### WRITTEN TASK
Rename "black rubber boot" to "dark rubber boot" throughout the rows below and reproduce them otherwise unchanged, omitting the pictures.

### RECORDS SUPPLIED
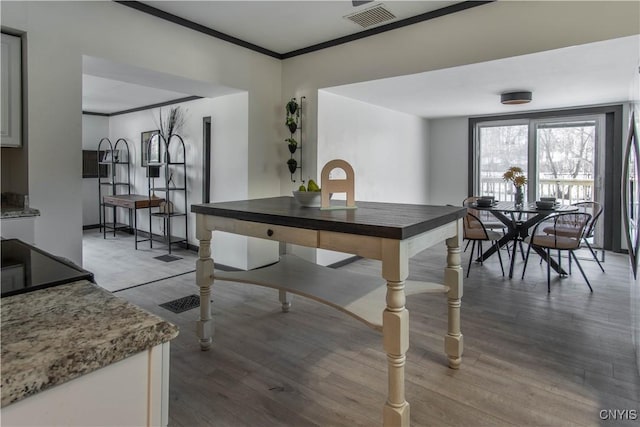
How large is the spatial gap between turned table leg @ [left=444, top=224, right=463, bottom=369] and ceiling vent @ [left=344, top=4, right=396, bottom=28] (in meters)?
2.12

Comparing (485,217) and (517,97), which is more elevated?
(517,97)

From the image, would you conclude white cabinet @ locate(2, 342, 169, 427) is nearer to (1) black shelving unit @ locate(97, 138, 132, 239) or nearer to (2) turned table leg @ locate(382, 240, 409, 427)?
(2) turned table leg @ locate(382, 240, 409, 427)

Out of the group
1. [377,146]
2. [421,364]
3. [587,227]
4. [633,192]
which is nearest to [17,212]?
[421,364]

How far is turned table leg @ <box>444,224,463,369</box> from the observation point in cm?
228

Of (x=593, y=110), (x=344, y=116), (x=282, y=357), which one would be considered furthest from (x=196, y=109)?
(x=593, y=110)

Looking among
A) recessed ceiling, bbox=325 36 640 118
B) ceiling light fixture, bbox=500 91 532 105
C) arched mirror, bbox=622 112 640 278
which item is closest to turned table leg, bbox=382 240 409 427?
arched mirror, bbox=622 112 640 278

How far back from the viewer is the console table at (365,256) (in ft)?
5.56

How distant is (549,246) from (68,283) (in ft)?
13.6

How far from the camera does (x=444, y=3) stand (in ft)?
10.6

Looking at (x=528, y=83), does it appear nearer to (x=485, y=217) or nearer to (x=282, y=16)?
(x=485, y=217)

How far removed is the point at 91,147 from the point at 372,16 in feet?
20.8

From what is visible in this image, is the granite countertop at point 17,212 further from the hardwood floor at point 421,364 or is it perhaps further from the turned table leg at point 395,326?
the turned table leg at point 395,326

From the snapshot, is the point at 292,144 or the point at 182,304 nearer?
the point at 182,304

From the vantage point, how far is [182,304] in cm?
340
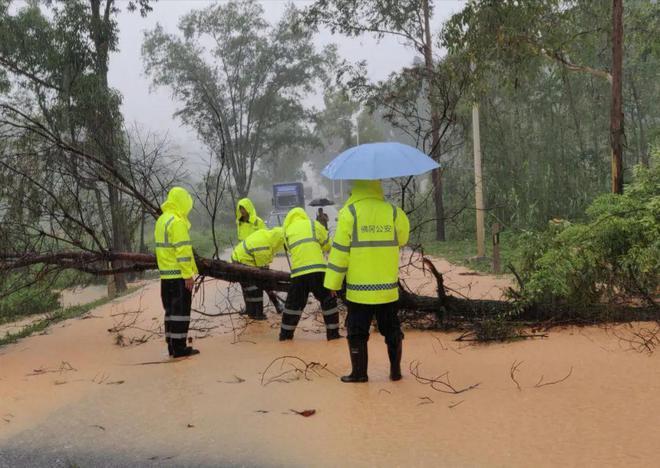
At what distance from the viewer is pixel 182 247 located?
5.65 metres

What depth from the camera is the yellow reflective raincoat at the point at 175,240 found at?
5.66 metres

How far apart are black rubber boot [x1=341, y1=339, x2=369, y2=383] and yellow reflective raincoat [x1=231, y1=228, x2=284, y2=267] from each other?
2.65 meters

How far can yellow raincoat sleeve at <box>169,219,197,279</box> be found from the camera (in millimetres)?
5648

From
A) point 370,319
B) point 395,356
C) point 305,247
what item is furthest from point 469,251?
point 370,319

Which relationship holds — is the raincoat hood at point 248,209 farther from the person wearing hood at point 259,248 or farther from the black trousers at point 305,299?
the black trousers at point 305,299

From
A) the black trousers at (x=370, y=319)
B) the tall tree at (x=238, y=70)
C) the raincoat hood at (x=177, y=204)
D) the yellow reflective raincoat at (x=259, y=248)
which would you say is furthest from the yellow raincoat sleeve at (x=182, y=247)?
the tall tree at (x=238, y=70)

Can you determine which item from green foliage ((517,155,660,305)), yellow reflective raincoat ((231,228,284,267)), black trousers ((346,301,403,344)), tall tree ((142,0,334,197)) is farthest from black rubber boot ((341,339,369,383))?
tall tree ((142,0,334,197))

### SOLUTION TO THIS PROBLEM
How large is the spatial gap between turned table leg @ [left=444, top=224, right=463, bottom=369] and ceiling vent @ [left=344, top=4, right=396, bottom=28] (in meters)?
2.12

Comparing (485,217) and (517,97), which is more elevated?
(517,97)

From the image, would you conclude white cabinet @ locate(2, 342, 169, 427) is nearer to (1) black shelving unit @ locate(97, 138, 132, 239) or nearer to (2) turned table leg @ locate(382, 240, 409, 427)?
(2) turned table leg @ locate(382, 240, 409, 427)

Out of the group
1. [377,146]
2. [421,364]
3. [587,227]
4. [633,192]
which is nearest to [17,212]?
[421,364]

How far is turned table leg @ <box>444,224,463,369</box> from the observation point in cm?
228

Of (x=593, y=110), (x=344, y=116), (x=282, y=357), which one would be considered furthest from (x=196, y=109)?
(x=593, y=110)

Looking among
A) recessed ceiling, bbox=325 36 640 118
B) ceiling light fixture, bbox=500 91 532 105
C) arched mirror, bbox=622 112 640 278
which item is closest to turned table leg, bbox=382 240 409 427?
arched mirror, bbox=622 112 640 278

How far back from the viewer is the console table at (365,256) (in ft)?
5.56

How distant is (549,246) from (68,283) (in ft)?
13.6

How far from the camera does (x=444, y=3) stand (in ft)?
10.6

Looking at (x=528, y=83), does it appear nearer to (x=485, y=217) or nearer to (x=282, y=16)?
(x=485, y=217)

How far removed is the point at 91,147 from the point at 372,16 in feet?
20.8

From what is visible in this image, is the granite countertop at point 17,212 further from the hardwood floor at point 421,364 or is it perhaps further from the turned table leg at point 395,326?
the turned table leg at point 395,326

From the snapshot, is the point at 292,144 or the point at 182,304 nearer?
the point at 182,304

From the vantage point, how far is [182,304] in cm?
340
At what distance from the viewer is pixel 182 247 located?
5.65 metres

What depth from the camera is the yellow reflective raincoat at the point at 175,240 found at?
5.66 metres

How far apart are dark rubber boot [x1=341, y1=339, x2=369, y2=383] and yellow reflective raincoat [x1=231, y1=228, x2=284, y2=267] from each other?
2.65 meters

How far can yellow raincoat sleeve at <box>169,219,197,279</box> be found from the camera (in millimetres)?
5648

From
A) point 370,319
B) point 395,356
C) point 305,247
what item is furthest from point 469,251?
point 370,319

Which relationship holds — is the raincoat hood at point 248,209 farther from the person wearing hood at point 259,248 or farther from the black trousers at point 305,299?
the black trousers at point 305,299

From
A) the black trousers at (x=370, y=319)
B) the tall tree at (x=238, y=70)
C) the raincoat hood at (x=177, y=204)
D) the yellow reflective raincoat at (x=259, y=248)
which would you say is furthest from the yellow raincoat sleeve at (x=182, y=247)?
the tall tree at (x=238, y=70)

Can you determine which item from green foliage ((517,155,660,305)), yellow reflective raincoat ((231,228,284,267)), black trousers ((346,301,403,344)), tall tree ((142,0,334,197)) is farthest from dark rubber boot ((341,339,369,383))?
tall tree ((142,0,334,197))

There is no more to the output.